Two little-known clay court players disrupted what should have been routine quarterfinal matches for top-seeded John McEnroe and Ivan Lendl today in the Tournament of Champions tennis tournament at the West Side Tennis Club at Forest Hills.

Claudio Panatta already had his 6 p.m. flight back to Italy booked, but he fought listless McEnroe for 2 hours 42 minutes before McEnroe, the first seed, won, 3-6, 6-2, 7-6 (7-5), to advance to Saturday's semifinals.

Second-seeded Lendl experienced some uncomfortable moments against hard-hitting Lawson Duncan before winning, 6-3, 6-3.

In another quarterfinal, Henrik Sundstrom defeated Terry Moor, 6-1, 6-2, in 50 minutes, setting up a meeting with McEnroe (WJLA-TV-7, 3 p.m.). Third seeded Aaron Krickstein advanced to play Lendl by beating frequent practice partner Brad Gilbert, 6-3, 7-6. In a night match that had 11 service breaks, Krickstein fought from a 4-1 deficit in the second set and won the tie breaker, 7-5.

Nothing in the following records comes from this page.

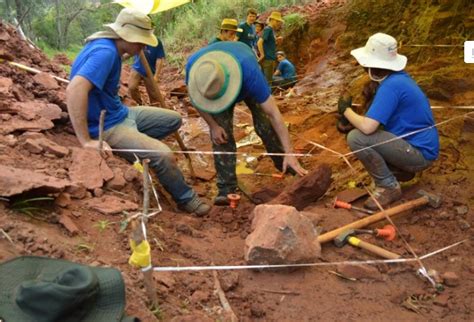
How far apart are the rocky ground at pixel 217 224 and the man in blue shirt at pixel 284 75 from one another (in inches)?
162

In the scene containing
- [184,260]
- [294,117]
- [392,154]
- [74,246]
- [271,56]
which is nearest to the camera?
[74,246]

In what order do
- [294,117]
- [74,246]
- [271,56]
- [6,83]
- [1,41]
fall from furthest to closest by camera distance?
[271,56] → [294,117] → [1,41] → [6,83] → [74,246]

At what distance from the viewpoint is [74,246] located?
2.65m

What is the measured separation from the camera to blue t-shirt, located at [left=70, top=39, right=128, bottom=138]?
3.82m

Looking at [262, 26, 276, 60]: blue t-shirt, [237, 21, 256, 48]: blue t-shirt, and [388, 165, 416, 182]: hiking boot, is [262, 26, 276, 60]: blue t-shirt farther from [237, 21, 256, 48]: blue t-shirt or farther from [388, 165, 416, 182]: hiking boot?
[388, 165, 416, 182]: hiking boot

Panatta, 25, held off two match points against McEnroe before losing in the tie breaker. He had booked his flight to Rome Thursday when he realized he would be facing McEnroe.

"I was confident, but it was McEnroe, and you know you're going to lose," said Panatta, who qualified for this champions-only tournament by winning a $75,000 event in his hometown of Bari, Italy, in April. "The last couple of weeks, I've been playing well so I was sure it would be a good match, but not like this. When you go 7-6 in the third it's almost a win. The tie breaker is just a lottery."

McEnroe took a 3-0 lead in the tie breaker. Panatta fought back to 4-3, but McEnroe hit an unreturnable serve and a drop shot fell in for triple match point.

Panatta's forehand volley somehow climbed over the net to end one match point, and then McEnroe almost did himself in when he mis-hit another forehand. But at 6-5, on the third match point, McEnroe hit a vintage backhand volley cross court to make his escape.

McEnroe was virtually motionless in losing the first set as Panatta broke him in the fourth and sixth games. His usually flawless drop shots fell into the net. In the match, he had 50 unforced errors.

But McEnroe, the two-time defending champion, finally awoke in the second set with a series of line disputes and two service breaks. He won an 18-point game, holding serve despite five break points, to go up, 5-2, and then broke Panatta to force the third set.

"I felt lethargic in the first set," McEnroe said. "But I didn't feel as bad as I looked. Things just weren't going anywhere. I felt I was in the match in the second set, and I expected to win the third, 6-2. I sure didn't expect 7-6 in the third."

Lendl, looking more trim and agile than he has in some time, wore an old T-shirt after his match that said "No More Mr. Nice Guy." He needed a little meanness to get by Duncan.

"Those days are over," Lendl said of the shirt. "I'm going back to my old image."

Duncan, a surprise quarterfinalist from Asheville, N.C., is a rarity, a U.S. clay court specialist. He displayed strong backhands and seemingly inexhaustible patience from the base line on Forest Hills' clay. He also added a touch of swagger.

Duncan, 20, a Clemson star who was runner-up in last year's NCAA championships as a freshman, had said Thursday of Lendl, "I feel I'm better than him from the base line. I honestly do."

What he didn't have was a serve. Lendl broke serve when he had to, twice in each set, to end the match after 1 hour 25 minutes.

Duncan, however, had a couple of timely breaks to make the match more entertaining than the score would indicate. He broke back in the first set to even things at 2-2 after falling behind, 2-0. In the second set, he broke Lendl in the first game and held for a 2-0 lead.

But Lendl quickly put things back in order, winning four straight games. Duncan threatened once more, putting Lendl at a 0-40 deficit in the final game. But Lendl won the next five points, putting the match away with a forehand volley.

"He ran down too many of my points," Duncan said. "He moved really well. I hit some really hard shots, four of five of them would have been winners against anybody else. But he would get them back deep and start the point over."

Lendl, not renowned for speed, displayed new mobility in chasing Lawson's monstrous topspin ground strokes. A new diet and fitness program made Lendl appear more gaunt than usual.

"I've been working hard since the U.S. Open last year," he said. "It's just now showing up.

"He played awfully well. I was glad he didn't serve too hard. I felt I had to hustle for a lot of balls. He was pushing me."